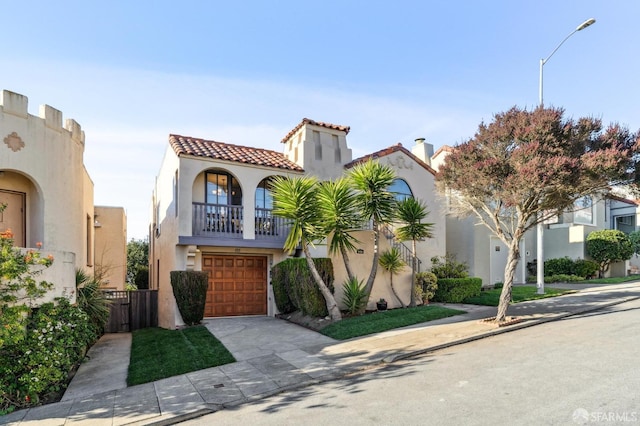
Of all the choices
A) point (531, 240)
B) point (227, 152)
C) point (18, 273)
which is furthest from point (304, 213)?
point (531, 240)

========================

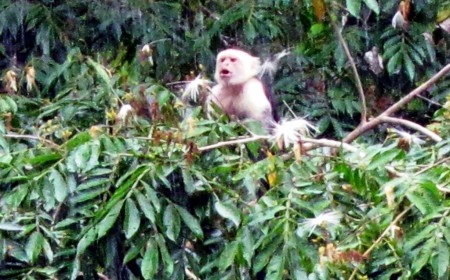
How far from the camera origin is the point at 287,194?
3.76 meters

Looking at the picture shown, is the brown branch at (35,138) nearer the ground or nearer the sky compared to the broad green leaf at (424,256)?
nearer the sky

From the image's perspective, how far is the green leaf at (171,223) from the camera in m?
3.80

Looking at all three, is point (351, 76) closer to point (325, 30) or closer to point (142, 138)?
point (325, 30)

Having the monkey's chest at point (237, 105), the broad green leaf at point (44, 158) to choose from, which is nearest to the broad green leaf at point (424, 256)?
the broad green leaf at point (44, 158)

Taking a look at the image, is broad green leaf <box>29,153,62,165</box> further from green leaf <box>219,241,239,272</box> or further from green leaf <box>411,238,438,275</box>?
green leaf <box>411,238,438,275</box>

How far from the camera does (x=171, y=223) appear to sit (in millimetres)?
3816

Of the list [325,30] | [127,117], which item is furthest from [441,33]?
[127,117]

========================

[GOAL] Extract each line above that contains the word "which", treating uppercase and lowercase as different.

[WRITTEN REPLY]
which is furthest from point (304, 213)?
Having the monkey's chest at point (237, 105), the broad green leaf at point (44, 158) to choose from, which is nearest to the broad green leaf at point (424, 256)?
Of the list [325,30] | [127,117], which item is furthest from [441,33]?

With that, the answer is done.